• **What to do**:
Using the records that follow, reproduce exactly the lines starting at the line containing "Phil Johnston and" and ending at the line containing "2021 Мужская велосипедная". Include both end lines and no pictures.

• **Material provided**:
---+---
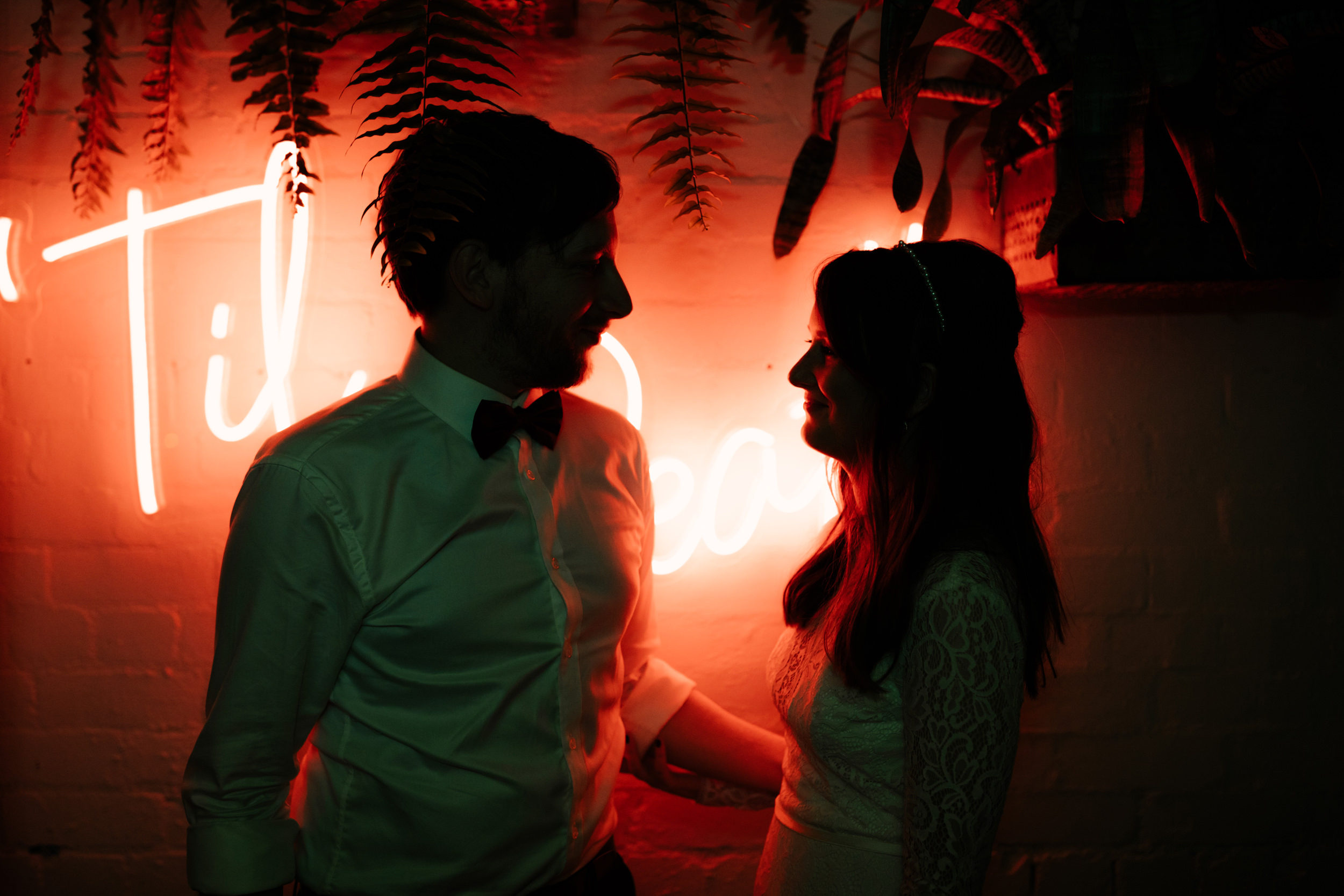 I_Got_You_Babe_Weddings_Emily_Matt_Rupert_Glasshaus_Melbourne0221.JPG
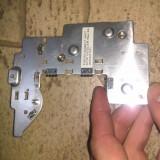 Sistem racire chip video Dell Inspirion 510 M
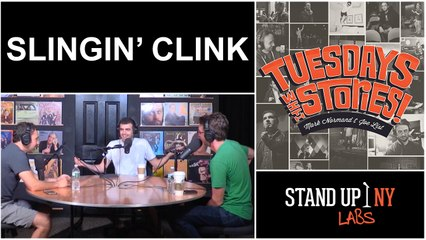 Tuesdays – Slingin' Clink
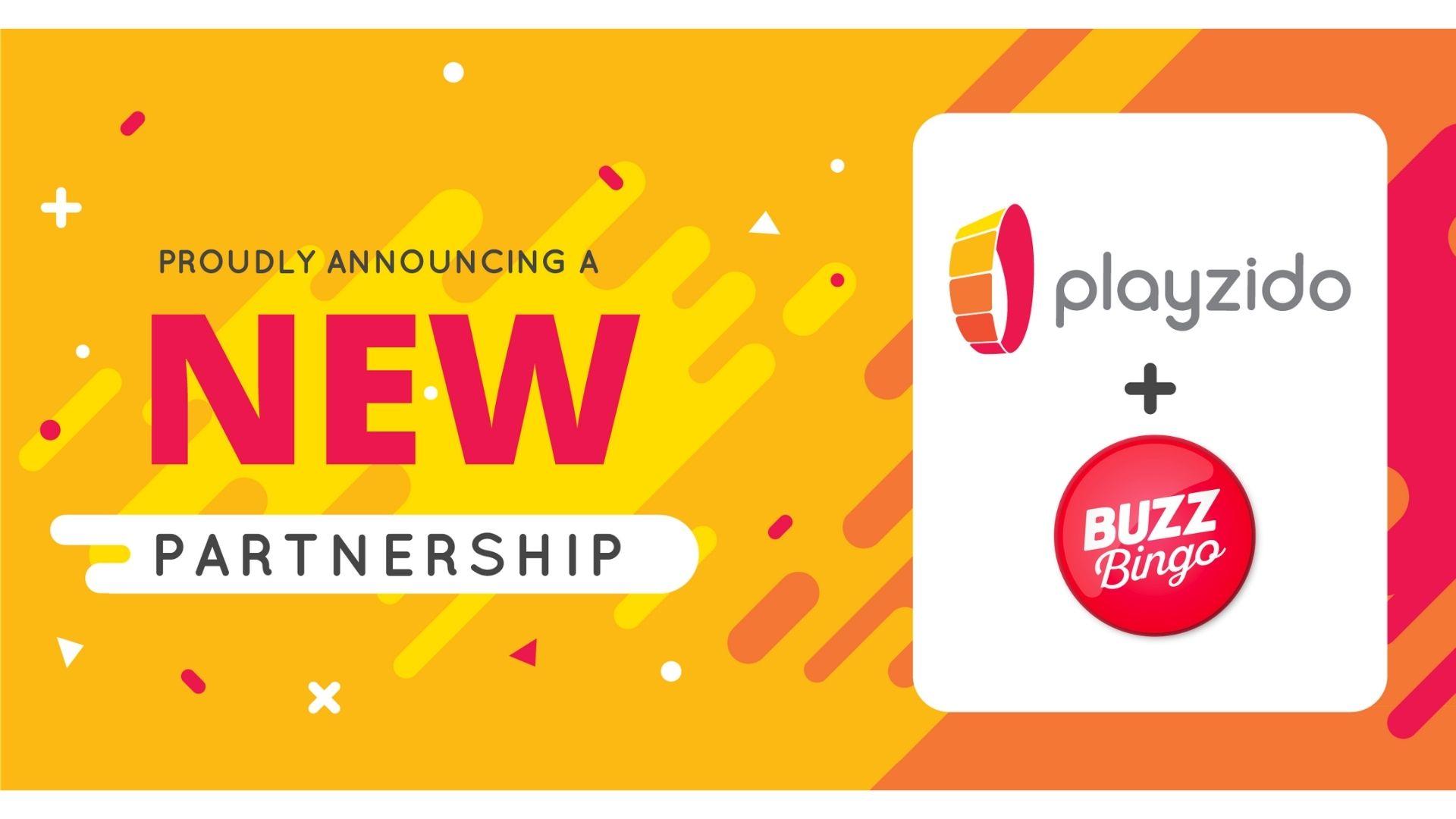 Playzido kick-off Playtech integration with Buzz Bingo launch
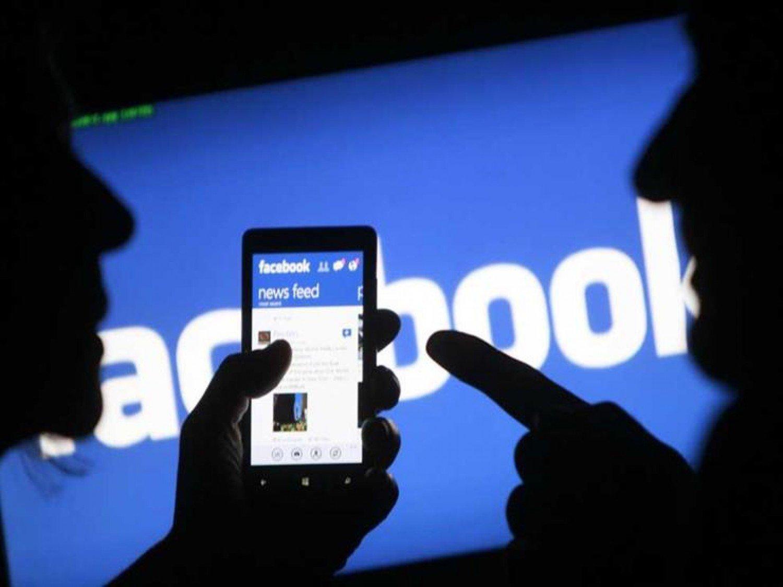 تصعيد في الكونجرس ضد «فيسبوك»: بيانات مواطنينا في خطر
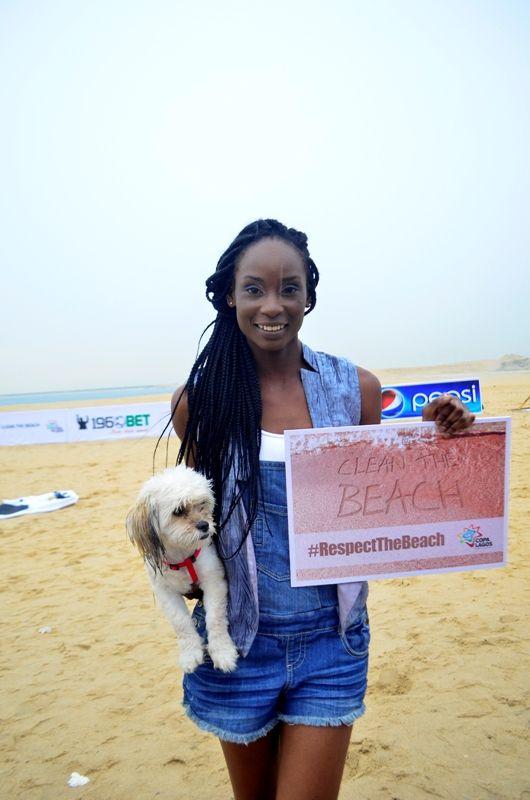 COPA Lagos Clean the Beach Day Out - Bellanaija - October2014042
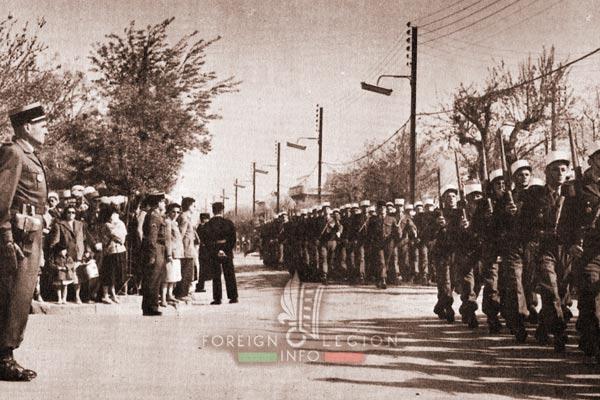 2e REC - 2 REC - Foreign Legion - Legion Etrangere - 1959 - Algeria - Djelfa - Camerone - Ogier de Baulny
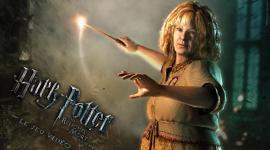 Nuevo Fondo de Pantalla del Videojuego de 'Las Reliquias, Parte II': Molly Weasley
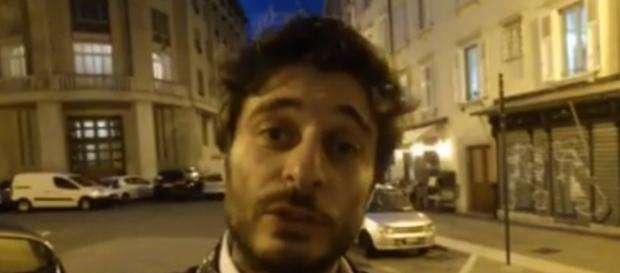 L'attore abruzzese Lino Guanciale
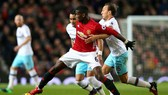 Man.United- West Ham: Mệnh lệnh phải thắng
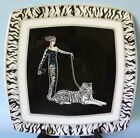 ITALIAN CERAMICS COMPANY ICC WILD CATS 1 DINNER PLATE SQUARE STRIPES TIGER LADY
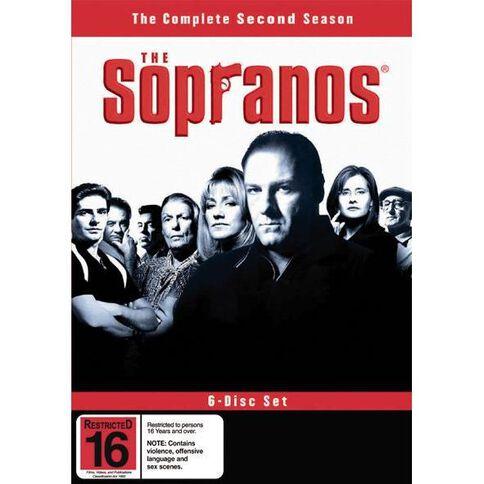 The Sopranos Season 2 DVD 4Disc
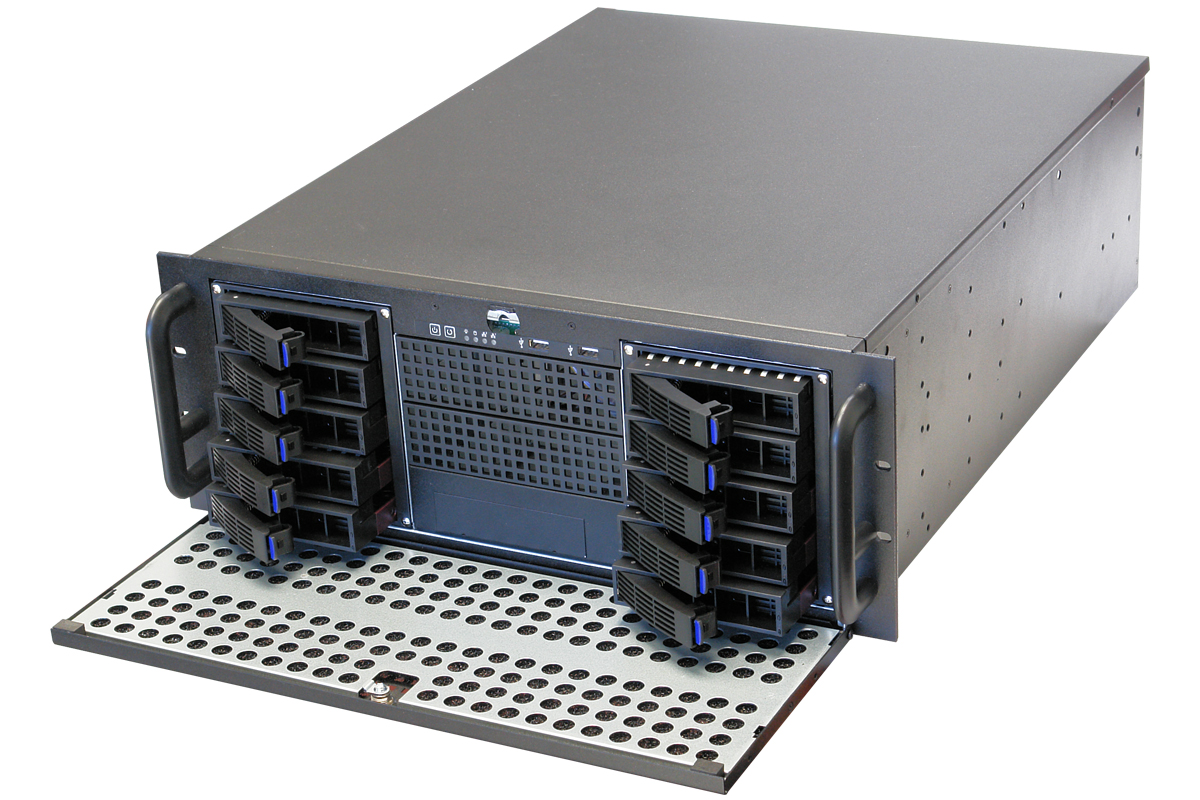 NORCO RPC-450TH 4U Rackmount Server Chassis (Black)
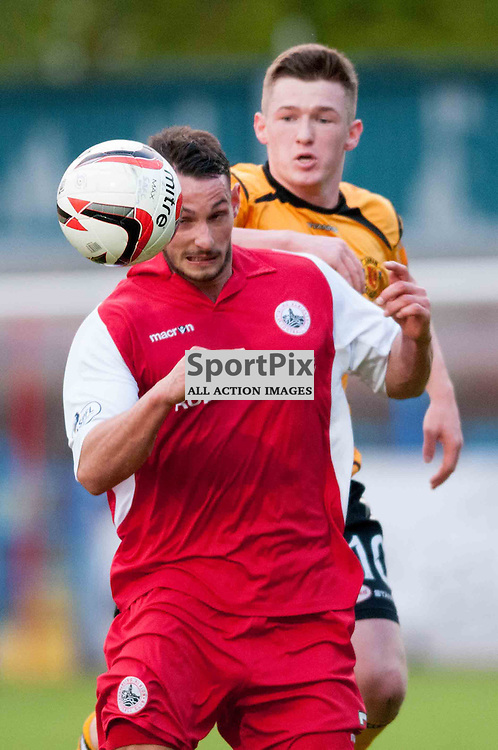 Phil Johnston and David Hopkirk challenge for the ball. Wednesday, 7th May 2014. (c) Wullie Marr | SportPix.org.uk
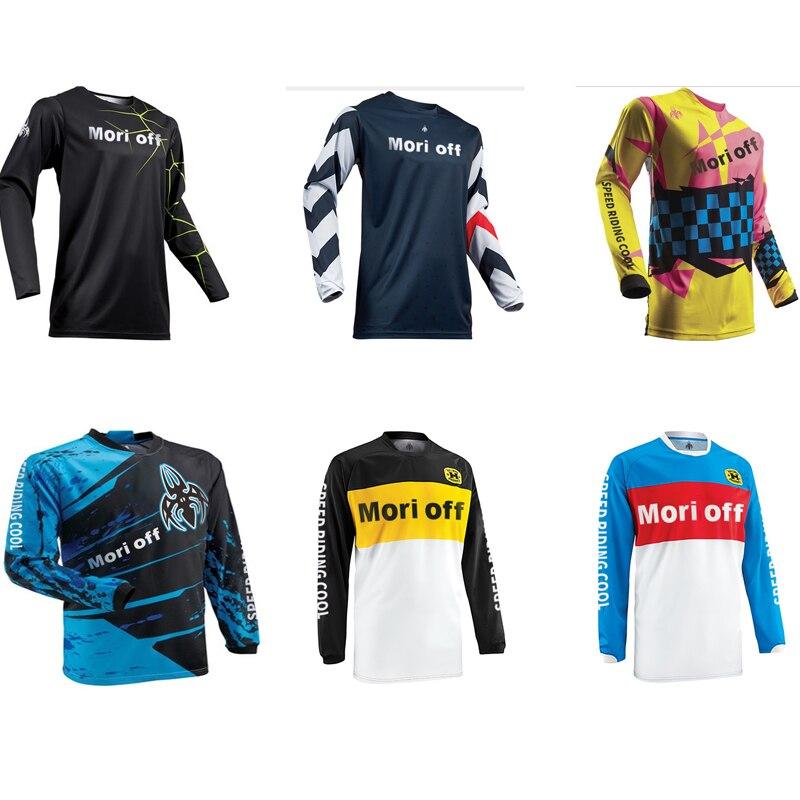 2021 Мужская велосипедная футболка, футболка для езды на велосипеде с длинным рукавом для езды на мотоцикле/MX/ATV/BMX внедорожник
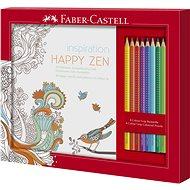 Faber-Castell Dárková Sada Happy Zen - Kreativní sada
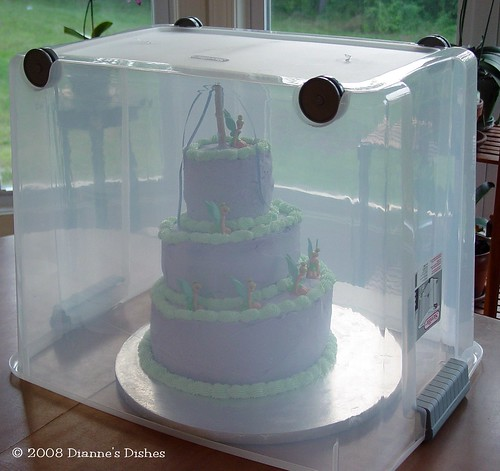 Tinkerbell Cake: Resting For The Party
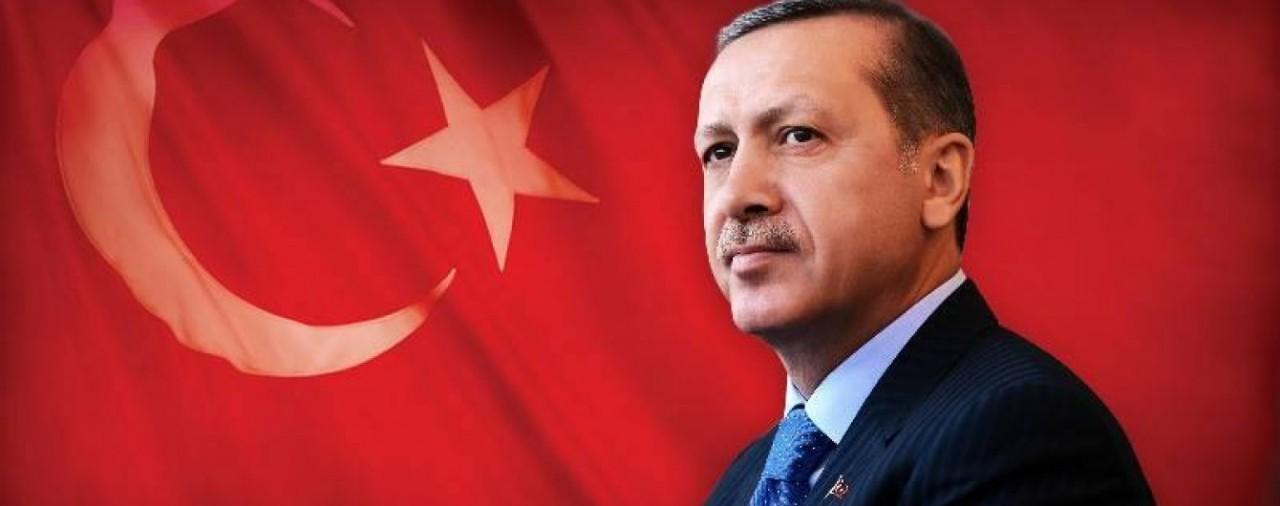 В Турции откажутся от Европе…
---+---
• **Written solution**:
 Phil Johnston and David Hopkirk challenge for the ball. Wednesday, 7th May 2014. (c) Wullie Marr | SportPix.org.uk
 2021 Мужская велосипедная футболка, футболка для езды на велосипеде с длинным рукавом для езды на мотоцикле/MX/ATV/BMX внедорожник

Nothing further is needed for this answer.